Da un film dei fratelli Coen, la serie di Fargo (che torna su Amazon Prime Video con le prime 4 stagioni) ha saputo raccontare la follia umana e i nostri stessi istinti con i toni di una commedia nerissima. Nata come una scommessa nel 2014, ha ricevuto il “plauso universale” dalla critica americana.
Nel 1996 arriverò nelle sale cinematografiche – dopo la sua presentazione al Festival del cinema di Cannes – un film che in poco tempo diventò un cult per gli amanti del genere noir e che ha consacrato il “mito” dei fratelli Coen dentro e fuori il grande schermo. In pochi avrebbero scommesso sul successo di Fargo ma così non è stato. Con due premi Oscar vinti e un buon riscontro al botteghino, il lavoro più particolare dei fratelli Coen ha dato ampio spazio per ragionare e capire come poter giocare con tutti i clichè di un crime e di un noir per raccontare una storia che potesse riflettere sulla natura umana. Un tale successo che nel 2006 Fargo è stato scelto per essere conservato nel National Film Registry della Biblioteca del Congresso degli Stati Uniti, archivio di pellicole ritenute culturalmente, storicamente o esteticamente rappresentative. Da qui, l’idea di poter replicare la stessa formula in una serie tv. Nasce come una miniserie autoconclusiva nel 2014 e fu trasmessa in America su un network a pagamento ma, il solo primo episodio, fu premiato con più di due milioni di telespettatori e un plauso da parte della critica di settore. Il progetto così viene serializzato e, sfruttando la formula dell’antologia (ogni stagione condivide solo la location ma cambia cast e storia), Fargo ha continuato il suo percorso tanto da imporsi fino ad oggi. Le stagioni prodotte sono ben 5 e le prime 4 sono tornate da poco in streaming su Amazon Prime Video per una lunga e intensa maratona tra le strade fredde e pericolose del Minnesota. Una serie che non è per tutti ma che ha un fascino magnetico.

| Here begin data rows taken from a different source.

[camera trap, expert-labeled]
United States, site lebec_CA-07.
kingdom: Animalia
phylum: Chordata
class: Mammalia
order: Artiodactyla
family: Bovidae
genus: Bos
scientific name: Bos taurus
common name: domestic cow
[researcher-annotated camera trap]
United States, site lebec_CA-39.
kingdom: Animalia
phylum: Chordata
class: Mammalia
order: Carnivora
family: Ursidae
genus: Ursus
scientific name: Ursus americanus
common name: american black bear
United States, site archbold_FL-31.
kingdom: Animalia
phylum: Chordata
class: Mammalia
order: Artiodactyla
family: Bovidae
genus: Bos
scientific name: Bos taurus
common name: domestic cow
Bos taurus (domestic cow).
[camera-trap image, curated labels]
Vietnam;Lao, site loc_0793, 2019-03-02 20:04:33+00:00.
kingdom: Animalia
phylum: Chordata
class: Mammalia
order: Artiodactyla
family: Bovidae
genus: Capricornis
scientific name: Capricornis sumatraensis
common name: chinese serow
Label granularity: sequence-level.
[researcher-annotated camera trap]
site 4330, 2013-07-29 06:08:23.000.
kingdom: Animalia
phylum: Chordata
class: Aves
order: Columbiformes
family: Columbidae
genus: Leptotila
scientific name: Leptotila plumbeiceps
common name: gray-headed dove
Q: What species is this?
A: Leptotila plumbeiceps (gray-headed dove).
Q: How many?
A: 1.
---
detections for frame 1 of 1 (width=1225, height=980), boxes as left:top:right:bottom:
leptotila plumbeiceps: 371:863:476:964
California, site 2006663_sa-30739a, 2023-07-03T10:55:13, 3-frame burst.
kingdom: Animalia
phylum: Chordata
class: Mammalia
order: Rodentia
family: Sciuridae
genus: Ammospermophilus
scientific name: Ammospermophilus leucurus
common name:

Una storia criminale folle e disperata
La trama è semplice. Sono i risvolti che sono complessi. Nella prima stagione, ambientata nel 2006 e con un raggiante Martin Freeman nel cast (visto anche in Sherlock), si intrecciano le storie di un piccolo assicuratore dalla vita spoglia e misera a quella di un killer sadico e manipolatore. Nella seconda che è ambientata nel 1976, si mette in scena una storia di rivalsa e vedetta di un umile macellaio coinvolto in sordido omicidio. La terza, ambientata in epoca più recente, vede Ewan McGregor interpretare due gemelli – uno ricco, l’altro dedito all’alcol – e entrambi devono difendersi da un inquietante strozzino che ritorna nelle loro vite. La quarta invece (forse la meno riuscita) si spinge la narrazione nel 1950 e si districa nei traffici illeciti di due famiglie che sono sul piede di guerra. Nel cast spunta anche Salvatore Esposito, volto di Gomorra, nel ruolo di Gaetano Fadda. Lui è un ragazzo dai modi un po’ violenti che mina la pace di entrambe le famiglie coinvolte.
Fargo e il suo concetto di “tv di qualità”
Dicevamo, non è una serie per tutti dato che è avulsa dai soliti meccanismi di un crime drama. Fargo è qualcosa di unico nell’universo televisivo contemporaneo. Con un racconto particolarmente efficace e in grado di autoaffermarsi come un solido progetto diverso dall’omonimo film, con il quale ha il vantaggio di condividerne tonalità e stile, la serie brilla per una ricercatezza nelle storie e per un ottimo approfondimento dei personaggi, che non risultano né monodimensionali né piatti. Con le loro luci e le (tante) ombre, il racconto si spinge nel fotografare gli aspetti più folli e crudi della mente umana, tratteggiando l’uomo come una figura complessa, stratificata, capace di seguire solo i suoi istinti. Questa caratteristica è, di sicuro, il particolare fondamentale che ha reso tale la serie tv. Ma non è tutto. Giocando con la comicità, gli stilemi di un crime e con i meccanismi di un noir d’annata, Fargo si candida a essere una tra le serie di qualità più belle degli ultimi anni. Curata sia dal punto di vista dei contenuti che della messa in scena. Una cosa unica e rara.
Da vedere, perché…
Parlare di qualità e trovare un prodotto che lo sia a tutti gli effetti è raro nel contesto della tv di oggi. Fargo, però, trova spazio perché non punta solo a un mero intrattenimento o a seguire mode sterili. Si spinge oltre e cerca di portare nel piccolo schermo tutto il meglio del grande cinema. Non ha ricevuto il “plauso universale” della critica a caso ma è, per davvero, una serie da vedere e ammirare per comprendere quanto sia difficile realizzare un buon prodotto per il piccolo schermo.